La transition civile à peine entamée au Burkina Faso, le lieutenant-colonel Isaac Zida, qui avait pris le pouvoir fin octobre à la chute de Blaise Compaoré, a été nommé mercredi Premier ministre, signe que l'armée va conserver toute son influence dans le jeu politique.
Ce maintien de l'armée au coeur du pouvoir a suscité une relative inquiétude de la société civile et un mécontentement parmi la plupart des habiatnts de Ouagadougou, interrogés par l'AFP.
Le président de la transition Michel Kafando "décide que () M. Yacouba Isaac Zida est nommé Premier ministre", selon un décret officiel lu à la presse.
Michel Kafando, dans un entretien à Radio France internationale (RFI) avait laissé entendre qu'il était prêt à ce que l'officier, inconnu il y a encore trois semaines, "puisse jouer un rôle essentiel dans la stabilisation" du pays, insistant sur "la place" nécessaire de l'armée dans la transition, au vu du rôle qu'elle a joué ces dernières semaines.
La désignation d'un militaire comme chef du nouveau gouvernement semble cependant contraire aux voeux affichés de la communauté internationale, qui souhaitait une transition strictement civile après la chute du président Blaise Compaoré, chassé par la rue le 31 octobre après 27 ans de règne.
Isaac Zida, numéro 2 de la garde présidentielle, avait alors soufflé le pouvoir au chef d'état-major des armées, qui s'était pourtant officiellement déclaré. "Il a fait un vrai coup d'Etat", remarquait un diplomate.
Au terme d'intenses négociations impliquant l'armée, les partis politiques et la société civile, une charte de transition avait été adoptée en fin de semaine et un nouveau président intérimaire désigné, Michel Kafando, chargé d'organiser des élections générales d'ici novembre 2015.
La désignation de Kafando, un diplomate expérimenté au profil de technocrate -soutenu par l'armée- avait été saluée par la majorité des Burkinabè.
- 'one man show' -
Celle du colonel Zida est en revanche diversement commentée.
"Il n'y a pas de problème que Zida soit à la Primature" sachant que la constitution intérimaire "n'interdit pas que le Premier ministre soit un militaire ou un civil", a commenté Ablassé Ouédrago, l'un des chefs de l'opposition.
"Nous sommes inquiets, mais pas plus que ça", a déclaré à l'AFP Me Guy Hervé Kam, porte-parole du Balai citoyen, un mouvement dont les capacités de mobilisation de la jeunesse ont compté dans la chute de Compaoré.
Sams'K le Jah, chanteur et co-fondateur du Balai citoyen, dit attendre ses actes pour juger Zida, et relève que, au pouvoir, des civils sont parfois "pires que des militaires".
"Il va falloir voir dans quelle mesure cette nomination est de nature à changer l'orientation de la transition", a commenté Siaka Coulibaly, politologue et membre de la société civile.
Mais pour Moussa Yabré, hôtelier de 29 ans à l'air triste, "la révolution vient d'échouer".
L'armée "veut nous voler notre lutte", peste Assane Ilboudo, étudiant de 25 ans.
Même écho chez Hama Ouédraogo, un fonctionnaire de 28 ans, qui dénonce "une confiscation du pouvoir qui ne dit pas son nom" par le lieutenant-colonel qui semble faire un "one man show".
Mais Véronique Kando, une commerçante de 36 ans, se réjouit: "Je le pressentais à ce poste.
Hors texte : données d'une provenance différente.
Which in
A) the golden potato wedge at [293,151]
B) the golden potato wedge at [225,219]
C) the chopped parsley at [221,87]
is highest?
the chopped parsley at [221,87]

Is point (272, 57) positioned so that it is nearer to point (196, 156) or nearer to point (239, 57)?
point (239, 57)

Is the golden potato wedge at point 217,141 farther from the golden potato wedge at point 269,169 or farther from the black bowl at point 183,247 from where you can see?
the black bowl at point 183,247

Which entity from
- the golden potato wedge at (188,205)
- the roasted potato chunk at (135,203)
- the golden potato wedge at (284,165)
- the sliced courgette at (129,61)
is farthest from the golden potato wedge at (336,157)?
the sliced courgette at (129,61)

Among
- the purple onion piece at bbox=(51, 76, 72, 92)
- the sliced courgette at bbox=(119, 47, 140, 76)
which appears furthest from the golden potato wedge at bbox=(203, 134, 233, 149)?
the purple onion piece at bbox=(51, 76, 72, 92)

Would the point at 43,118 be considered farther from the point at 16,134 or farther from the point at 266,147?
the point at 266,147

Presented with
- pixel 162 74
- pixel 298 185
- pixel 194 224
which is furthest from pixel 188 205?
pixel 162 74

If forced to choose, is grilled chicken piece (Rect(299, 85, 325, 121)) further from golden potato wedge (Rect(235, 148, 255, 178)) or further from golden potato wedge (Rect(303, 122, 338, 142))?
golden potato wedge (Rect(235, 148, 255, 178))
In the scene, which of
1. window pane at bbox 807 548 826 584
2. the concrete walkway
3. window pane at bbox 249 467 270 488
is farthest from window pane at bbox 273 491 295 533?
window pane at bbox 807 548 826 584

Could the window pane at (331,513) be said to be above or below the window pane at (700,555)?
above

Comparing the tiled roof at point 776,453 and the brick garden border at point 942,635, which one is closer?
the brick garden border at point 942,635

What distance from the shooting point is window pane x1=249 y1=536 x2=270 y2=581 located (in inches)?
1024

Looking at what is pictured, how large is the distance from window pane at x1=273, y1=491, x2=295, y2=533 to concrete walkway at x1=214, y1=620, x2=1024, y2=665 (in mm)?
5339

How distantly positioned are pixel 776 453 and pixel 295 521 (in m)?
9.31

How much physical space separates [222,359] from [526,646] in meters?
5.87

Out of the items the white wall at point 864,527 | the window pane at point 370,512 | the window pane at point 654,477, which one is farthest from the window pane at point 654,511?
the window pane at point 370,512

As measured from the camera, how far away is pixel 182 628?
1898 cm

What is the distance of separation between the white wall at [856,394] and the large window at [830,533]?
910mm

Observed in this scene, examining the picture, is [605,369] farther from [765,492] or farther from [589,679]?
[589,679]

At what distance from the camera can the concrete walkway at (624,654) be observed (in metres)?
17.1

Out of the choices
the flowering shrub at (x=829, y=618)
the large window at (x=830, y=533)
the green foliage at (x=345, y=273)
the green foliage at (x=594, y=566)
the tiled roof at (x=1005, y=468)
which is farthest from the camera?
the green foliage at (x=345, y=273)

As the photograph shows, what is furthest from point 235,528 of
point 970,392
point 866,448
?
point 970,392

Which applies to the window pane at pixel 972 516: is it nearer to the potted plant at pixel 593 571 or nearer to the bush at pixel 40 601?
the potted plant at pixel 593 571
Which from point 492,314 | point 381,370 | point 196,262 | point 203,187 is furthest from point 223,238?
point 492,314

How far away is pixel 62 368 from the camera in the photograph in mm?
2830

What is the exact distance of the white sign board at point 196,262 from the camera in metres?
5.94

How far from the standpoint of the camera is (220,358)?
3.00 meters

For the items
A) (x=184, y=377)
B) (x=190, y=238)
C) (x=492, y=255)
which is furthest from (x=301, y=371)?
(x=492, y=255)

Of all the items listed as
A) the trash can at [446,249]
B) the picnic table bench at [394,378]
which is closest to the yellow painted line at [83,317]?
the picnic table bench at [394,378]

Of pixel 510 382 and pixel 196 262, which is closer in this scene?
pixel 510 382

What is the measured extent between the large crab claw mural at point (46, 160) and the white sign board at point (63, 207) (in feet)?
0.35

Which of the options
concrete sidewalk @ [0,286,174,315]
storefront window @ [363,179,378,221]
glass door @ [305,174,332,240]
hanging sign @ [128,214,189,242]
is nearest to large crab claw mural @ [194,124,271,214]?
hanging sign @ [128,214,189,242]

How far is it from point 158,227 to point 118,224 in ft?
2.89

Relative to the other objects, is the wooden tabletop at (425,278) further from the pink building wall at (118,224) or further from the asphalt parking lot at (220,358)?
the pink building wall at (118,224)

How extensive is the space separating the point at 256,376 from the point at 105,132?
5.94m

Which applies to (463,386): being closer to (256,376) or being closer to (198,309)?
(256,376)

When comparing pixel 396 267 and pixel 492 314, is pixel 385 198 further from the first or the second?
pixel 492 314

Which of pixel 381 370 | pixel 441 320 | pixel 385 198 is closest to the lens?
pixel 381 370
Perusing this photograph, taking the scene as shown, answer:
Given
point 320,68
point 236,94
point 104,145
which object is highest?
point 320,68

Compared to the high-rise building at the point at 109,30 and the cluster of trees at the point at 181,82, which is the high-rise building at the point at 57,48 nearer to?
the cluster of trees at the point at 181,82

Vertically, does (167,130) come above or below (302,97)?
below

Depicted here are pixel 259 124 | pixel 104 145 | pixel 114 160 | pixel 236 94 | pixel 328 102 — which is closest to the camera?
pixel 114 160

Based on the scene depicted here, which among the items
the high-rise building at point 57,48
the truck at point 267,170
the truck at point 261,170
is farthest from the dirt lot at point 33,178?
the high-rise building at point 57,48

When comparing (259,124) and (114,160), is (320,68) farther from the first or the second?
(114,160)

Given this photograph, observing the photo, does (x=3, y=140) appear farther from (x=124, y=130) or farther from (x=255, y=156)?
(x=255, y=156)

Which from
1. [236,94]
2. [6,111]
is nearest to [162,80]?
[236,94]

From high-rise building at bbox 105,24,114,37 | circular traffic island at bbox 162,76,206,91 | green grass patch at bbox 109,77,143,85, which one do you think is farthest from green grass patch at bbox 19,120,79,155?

Il va continuer les balayages (limogeages)".
Car dans les faits, le nouveau Premier ministre avait déjà pris la main dans des domaines publics importants. Les patrons de la Société nationale burkinabè des hydrocarbures (Sonabhy) et d'électricité (Sonabel), proches du clan Compaoré, ont en effet été limogés "pour sabotage".
Ces mesures s'ajoutent à la suspension des conseils municipaux et régionaux, dans lesquels les pro-Compaoré étaient fortement majoritaires.